----- Available records
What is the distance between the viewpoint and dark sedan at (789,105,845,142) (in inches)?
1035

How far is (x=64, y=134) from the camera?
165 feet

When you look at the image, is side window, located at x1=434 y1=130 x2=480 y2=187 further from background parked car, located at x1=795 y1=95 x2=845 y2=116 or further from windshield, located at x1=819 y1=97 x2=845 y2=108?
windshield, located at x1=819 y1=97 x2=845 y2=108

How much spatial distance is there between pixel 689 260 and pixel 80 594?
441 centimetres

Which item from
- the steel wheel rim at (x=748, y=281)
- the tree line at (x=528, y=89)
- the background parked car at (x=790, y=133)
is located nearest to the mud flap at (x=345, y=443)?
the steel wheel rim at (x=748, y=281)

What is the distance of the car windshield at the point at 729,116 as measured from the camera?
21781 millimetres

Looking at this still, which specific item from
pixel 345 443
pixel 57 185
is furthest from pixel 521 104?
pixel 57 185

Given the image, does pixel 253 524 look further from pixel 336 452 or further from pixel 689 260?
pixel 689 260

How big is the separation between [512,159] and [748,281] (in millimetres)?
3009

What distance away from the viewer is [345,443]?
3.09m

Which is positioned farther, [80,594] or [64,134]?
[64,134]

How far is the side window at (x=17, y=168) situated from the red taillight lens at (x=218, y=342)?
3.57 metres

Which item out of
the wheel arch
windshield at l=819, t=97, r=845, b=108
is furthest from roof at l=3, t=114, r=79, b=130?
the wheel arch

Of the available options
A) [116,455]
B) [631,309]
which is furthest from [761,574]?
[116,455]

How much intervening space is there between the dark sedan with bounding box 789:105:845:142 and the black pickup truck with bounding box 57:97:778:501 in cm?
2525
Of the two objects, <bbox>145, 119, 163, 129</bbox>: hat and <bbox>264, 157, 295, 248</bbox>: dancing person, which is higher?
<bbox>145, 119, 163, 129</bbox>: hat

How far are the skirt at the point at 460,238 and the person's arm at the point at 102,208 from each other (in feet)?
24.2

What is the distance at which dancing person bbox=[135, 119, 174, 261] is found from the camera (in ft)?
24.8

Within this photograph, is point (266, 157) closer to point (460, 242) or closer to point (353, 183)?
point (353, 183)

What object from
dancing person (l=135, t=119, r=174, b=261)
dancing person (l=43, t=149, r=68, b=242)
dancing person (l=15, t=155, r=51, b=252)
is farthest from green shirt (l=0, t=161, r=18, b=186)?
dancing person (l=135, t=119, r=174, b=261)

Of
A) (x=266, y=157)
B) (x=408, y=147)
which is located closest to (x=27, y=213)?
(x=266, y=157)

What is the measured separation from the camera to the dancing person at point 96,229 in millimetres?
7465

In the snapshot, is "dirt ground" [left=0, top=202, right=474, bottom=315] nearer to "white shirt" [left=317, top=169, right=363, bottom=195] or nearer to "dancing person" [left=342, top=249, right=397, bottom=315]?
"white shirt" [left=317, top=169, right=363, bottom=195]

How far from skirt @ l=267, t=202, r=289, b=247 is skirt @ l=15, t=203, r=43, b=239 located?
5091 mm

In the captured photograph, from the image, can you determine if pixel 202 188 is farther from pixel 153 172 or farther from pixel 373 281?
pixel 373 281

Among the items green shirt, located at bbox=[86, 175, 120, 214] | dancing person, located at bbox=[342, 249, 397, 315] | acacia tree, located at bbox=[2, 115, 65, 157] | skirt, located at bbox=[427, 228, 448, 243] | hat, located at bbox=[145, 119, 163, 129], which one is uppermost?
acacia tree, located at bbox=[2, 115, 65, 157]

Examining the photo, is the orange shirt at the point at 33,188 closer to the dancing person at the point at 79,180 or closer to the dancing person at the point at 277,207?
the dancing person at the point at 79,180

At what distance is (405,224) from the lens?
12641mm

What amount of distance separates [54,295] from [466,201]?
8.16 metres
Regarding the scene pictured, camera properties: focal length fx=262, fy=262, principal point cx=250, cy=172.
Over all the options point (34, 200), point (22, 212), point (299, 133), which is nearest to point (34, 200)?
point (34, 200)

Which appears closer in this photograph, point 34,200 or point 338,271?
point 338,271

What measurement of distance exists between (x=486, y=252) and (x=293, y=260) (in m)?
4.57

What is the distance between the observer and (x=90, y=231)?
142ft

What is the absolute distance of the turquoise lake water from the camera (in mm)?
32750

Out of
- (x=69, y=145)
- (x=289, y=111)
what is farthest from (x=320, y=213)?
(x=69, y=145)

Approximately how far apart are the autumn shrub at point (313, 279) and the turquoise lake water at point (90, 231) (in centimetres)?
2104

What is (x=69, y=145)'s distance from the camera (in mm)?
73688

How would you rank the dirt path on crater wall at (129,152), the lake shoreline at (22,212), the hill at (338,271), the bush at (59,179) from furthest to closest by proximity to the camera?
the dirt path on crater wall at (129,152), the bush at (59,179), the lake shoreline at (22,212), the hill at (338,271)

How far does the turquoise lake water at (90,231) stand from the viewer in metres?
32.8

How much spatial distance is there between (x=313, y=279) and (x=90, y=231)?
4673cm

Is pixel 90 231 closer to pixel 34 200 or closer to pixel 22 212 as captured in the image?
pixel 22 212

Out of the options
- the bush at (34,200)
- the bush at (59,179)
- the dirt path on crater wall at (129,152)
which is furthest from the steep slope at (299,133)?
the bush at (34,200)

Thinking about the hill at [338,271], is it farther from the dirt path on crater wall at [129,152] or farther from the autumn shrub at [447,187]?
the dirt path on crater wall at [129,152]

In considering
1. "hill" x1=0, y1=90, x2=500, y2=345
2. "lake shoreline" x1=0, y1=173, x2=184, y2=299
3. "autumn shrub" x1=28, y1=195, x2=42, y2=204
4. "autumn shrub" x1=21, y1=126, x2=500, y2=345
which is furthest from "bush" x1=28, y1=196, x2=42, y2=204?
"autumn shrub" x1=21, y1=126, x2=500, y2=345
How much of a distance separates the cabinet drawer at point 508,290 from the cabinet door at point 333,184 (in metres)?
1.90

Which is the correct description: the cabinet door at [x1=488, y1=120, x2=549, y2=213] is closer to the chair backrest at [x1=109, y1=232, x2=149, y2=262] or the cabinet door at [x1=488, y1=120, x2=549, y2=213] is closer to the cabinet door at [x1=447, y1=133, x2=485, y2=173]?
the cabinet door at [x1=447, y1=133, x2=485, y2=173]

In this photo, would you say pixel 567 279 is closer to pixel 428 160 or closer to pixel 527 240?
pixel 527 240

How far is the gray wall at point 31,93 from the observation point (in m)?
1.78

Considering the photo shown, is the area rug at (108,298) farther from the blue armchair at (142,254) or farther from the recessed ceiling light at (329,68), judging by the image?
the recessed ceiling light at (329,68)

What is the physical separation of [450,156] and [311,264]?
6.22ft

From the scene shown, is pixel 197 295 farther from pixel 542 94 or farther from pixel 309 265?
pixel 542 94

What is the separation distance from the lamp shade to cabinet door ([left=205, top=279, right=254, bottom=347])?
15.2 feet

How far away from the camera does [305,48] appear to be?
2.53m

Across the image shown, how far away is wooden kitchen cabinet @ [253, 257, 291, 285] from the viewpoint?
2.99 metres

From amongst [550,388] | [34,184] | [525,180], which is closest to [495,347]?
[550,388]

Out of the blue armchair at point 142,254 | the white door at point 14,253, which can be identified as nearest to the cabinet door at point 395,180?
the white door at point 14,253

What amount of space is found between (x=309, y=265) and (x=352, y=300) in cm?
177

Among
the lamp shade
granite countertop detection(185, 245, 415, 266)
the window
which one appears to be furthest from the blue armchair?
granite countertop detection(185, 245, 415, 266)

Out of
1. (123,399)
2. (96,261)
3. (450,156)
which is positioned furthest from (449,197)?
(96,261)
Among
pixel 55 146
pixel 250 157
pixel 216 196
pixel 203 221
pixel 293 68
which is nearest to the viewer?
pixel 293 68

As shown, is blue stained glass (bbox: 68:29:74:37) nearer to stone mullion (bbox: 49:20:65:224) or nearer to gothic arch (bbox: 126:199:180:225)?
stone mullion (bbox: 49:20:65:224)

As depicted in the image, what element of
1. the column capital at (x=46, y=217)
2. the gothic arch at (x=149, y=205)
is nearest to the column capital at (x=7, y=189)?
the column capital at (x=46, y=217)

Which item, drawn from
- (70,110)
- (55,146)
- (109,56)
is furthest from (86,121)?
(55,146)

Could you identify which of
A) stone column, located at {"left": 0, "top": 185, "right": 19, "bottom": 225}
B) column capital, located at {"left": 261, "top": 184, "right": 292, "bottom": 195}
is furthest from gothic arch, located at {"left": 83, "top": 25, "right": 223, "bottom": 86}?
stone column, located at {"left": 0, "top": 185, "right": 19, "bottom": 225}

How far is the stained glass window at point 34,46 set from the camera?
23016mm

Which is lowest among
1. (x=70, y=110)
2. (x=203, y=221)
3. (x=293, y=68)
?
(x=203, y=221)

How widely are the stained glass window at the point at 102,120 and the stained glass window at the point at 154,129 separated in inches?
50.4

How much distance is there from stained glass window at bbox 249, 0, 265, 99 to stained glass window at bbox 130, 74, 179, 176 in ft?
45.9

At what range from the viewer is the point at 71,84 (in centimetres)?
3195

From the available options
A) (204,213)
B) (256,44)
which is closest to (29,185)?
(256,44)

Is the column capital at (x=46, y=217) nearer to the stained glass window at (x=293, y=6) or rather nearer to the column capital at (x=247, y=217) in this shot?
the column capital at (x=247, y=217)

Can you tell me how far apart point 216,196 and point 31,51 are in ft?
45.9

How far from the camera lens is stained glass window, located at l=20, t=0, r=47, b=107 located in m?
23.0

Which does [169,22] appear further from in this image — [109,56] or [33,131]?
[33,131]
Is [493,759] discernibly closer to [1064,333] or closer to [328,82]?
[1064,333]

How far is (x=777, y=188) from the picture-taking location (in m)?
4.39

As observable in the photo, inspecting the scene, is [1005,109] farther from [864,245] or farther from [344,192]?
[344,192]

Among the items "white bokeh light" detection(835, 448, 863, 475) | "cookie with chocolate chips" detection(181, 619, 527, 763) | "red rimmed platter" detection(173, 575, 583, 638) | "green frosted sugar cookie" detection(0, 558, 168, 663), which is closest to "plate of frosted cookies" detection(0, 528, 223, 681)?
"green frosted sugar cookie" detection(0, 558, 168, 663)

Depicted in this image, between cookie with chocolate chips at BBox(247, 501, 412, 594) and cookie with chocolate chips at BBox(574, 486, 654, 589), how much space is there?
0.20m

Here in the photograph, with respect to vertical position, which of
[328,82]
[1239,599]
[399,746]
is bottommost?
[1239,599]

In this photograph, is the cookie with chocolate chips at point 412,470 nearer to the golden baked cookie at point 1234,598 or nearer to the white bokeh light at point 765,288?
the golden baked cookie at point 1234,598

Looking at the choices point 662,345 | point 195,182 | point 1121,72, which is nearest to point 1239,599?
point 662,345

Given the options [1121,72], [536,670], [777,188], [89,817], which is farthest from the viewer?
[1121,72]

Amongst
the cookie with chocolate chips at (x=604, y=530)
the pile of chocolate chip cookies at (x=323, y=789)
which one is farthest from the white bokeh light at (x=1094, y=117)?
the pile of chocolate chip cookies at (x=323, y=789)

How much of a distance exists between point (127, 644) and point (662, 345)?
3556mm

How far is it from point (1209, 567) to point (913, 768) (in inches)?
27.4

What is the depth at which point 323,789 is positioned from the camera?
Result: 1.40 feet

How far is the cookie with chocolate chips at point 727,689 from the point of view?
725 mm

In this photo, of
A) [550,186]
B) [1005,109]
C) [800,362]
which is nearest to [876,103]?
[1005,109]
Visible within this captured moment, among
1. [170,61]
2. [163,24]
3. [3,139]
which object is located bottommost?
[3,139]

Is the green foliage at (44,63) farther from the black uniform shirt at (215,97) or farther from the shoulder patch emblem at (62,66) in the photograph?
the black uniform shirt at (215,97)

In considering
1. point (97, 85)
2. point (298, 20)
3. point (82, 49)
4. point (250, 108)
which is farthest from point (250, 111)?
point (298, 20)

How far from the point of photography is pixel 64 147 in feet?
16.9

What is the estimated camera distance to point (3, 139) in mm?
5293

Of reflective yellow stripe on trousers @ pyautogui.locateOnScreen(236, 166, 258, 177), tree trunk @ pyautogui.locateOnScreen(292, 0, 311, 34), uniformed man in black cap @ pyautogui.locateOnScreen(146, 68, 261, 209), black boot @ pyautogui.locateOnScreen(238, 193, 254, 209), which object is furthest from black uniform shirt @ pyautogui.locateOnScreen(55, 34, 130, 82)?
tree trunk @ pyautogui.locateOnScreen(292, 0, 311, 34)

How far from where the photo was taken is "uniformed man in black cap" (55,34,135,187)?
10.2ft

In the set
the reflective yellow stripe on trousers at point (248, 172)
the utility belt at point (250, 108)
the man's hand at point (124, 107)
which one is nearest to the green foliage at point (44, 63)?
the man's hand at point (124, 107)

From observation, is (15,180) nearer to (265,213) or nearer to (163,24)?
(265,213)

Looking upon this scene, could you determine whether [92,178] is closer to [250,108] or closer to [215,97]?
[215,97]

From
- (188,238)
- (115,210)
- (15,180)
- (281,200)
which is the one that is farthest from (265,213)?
----------
**What is required:** Please turn the rows starting at the line containing "Depicted in this" and ending at the line containing "Result: 1.40 feet", both included, into a numbered list with blank lines left out.

**Solution to this task:**
1. Depicted in this image, between cookie with chocolate chips at BBox(247, 501, 412, 594) and cookie with chocolate chips at BBox(574, 486, 654, 589), how much space is there?
2. 0.20m
3. Here in the photograph, with respect to vertical position, which of
4. [328,82]
5. [1239,599]
6. [399,746]
7. is bottommost?
8. [1239,599]
9. In this photograph, is the cookie with chocolate chips at point 412,470 nearer to the golden baked cookie at point 1234,598 or nearer to the white bokeh light at point 765,288?
10. the golden baked cookie at point 1234,598
11. Looking at the choices point 662,345 | point 195,182 | point 1121,72, which is nearest to point 1239,599?
12. point 662,345
13. Given the options [1121,72], [536,670], [777,188], [89,817], which is farthest from the viewer?
14. [1121,72]
15. Amongst
16. the cookie with chocolate chips at (x=604, y=530)
17. the pile of chocolate chip cookies at (x=323, y=789)
18. which one is farthest from the white bokeh light at (x=1094, y=117)?
19. the pile of chocolate chip cookies at (x=323, y=789)
20. How much of a distance exists between point (127, 644) and point (662, 345)?
21. 3556mm
22. How far is it from point (1209, 567) to point (913, 768) (in inches)?
23. 27.4
24. What is the depth at which point 323,789 is positioned from the camera?
25. Result: 1.40 feet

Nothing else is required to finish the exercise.